- Opening Delimiter -

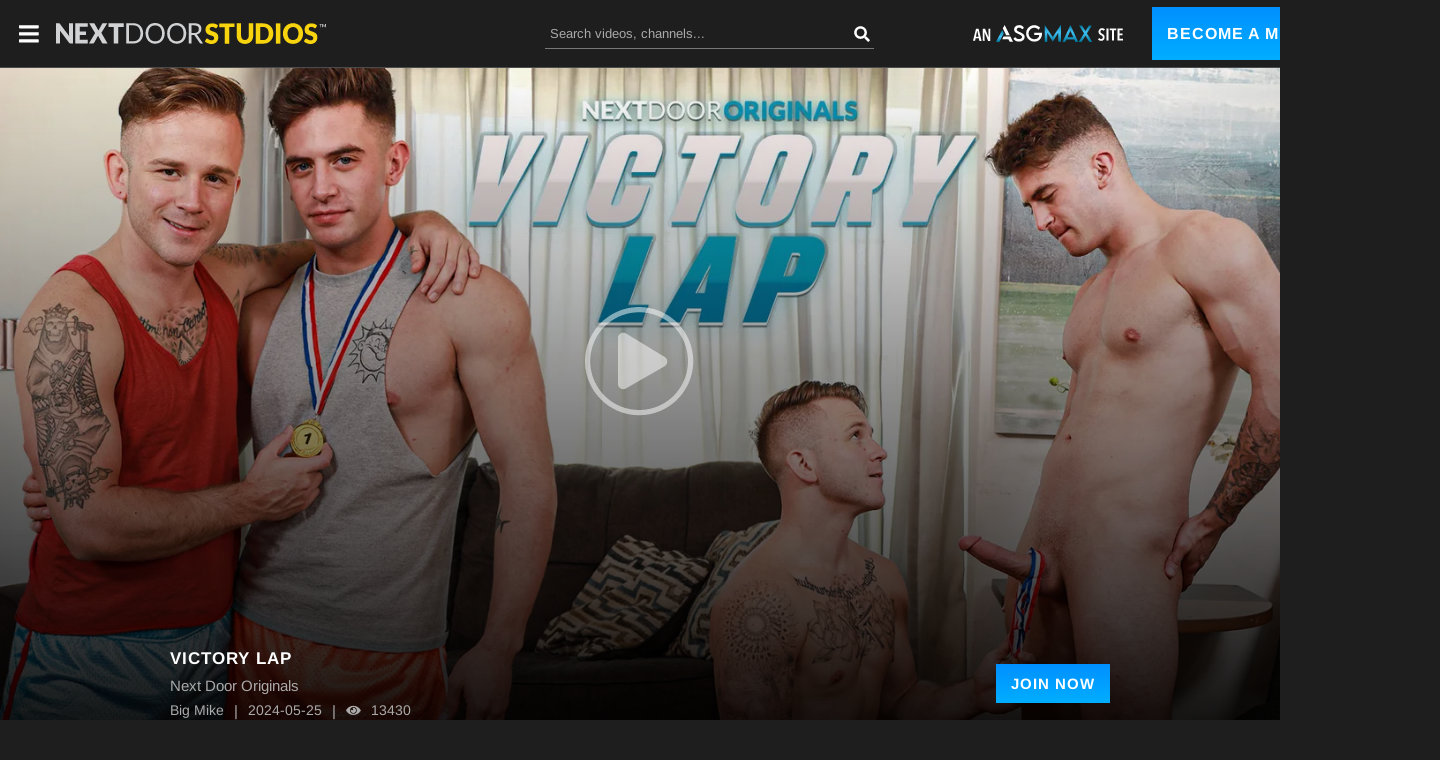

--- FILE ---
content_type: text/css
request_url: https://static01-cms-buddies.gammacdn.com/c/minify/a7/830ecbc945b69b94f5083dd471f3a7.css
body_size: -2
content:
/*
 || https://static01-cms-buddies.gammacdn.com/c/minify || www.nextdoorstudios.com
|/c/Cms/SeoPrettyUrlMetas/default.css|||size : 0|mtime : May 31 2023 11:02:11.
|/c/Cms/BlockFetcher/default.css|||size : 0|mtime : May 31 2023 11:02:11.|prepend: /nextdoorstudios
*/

- Closing Delimiter -

- [To do] Every word of the data should be reproduced exactly; please omit any pictures.

- [Task output]
--- FILE ---
content_type: text/css
request_url: https://static01-cms-buddies.gammacdn.com/c/minify/a7/830ecbc945b69b94f5083dd471f3a7.css
body_size: -2
content:
/*
 || https://static01-cms-buddies.gammacdn.com/c/minify || www.nextdoorstudios.com
|/c/Cms/SeoPrettyUrlMetas/default.css|||size : 0|mtime : May 31 2023 11:02:11.
|/c/Cms/BlockFetcher/default.css|||size : 0|mtime : May 31 2023 11:02:11.|prepend: /nextdoorstudios
*/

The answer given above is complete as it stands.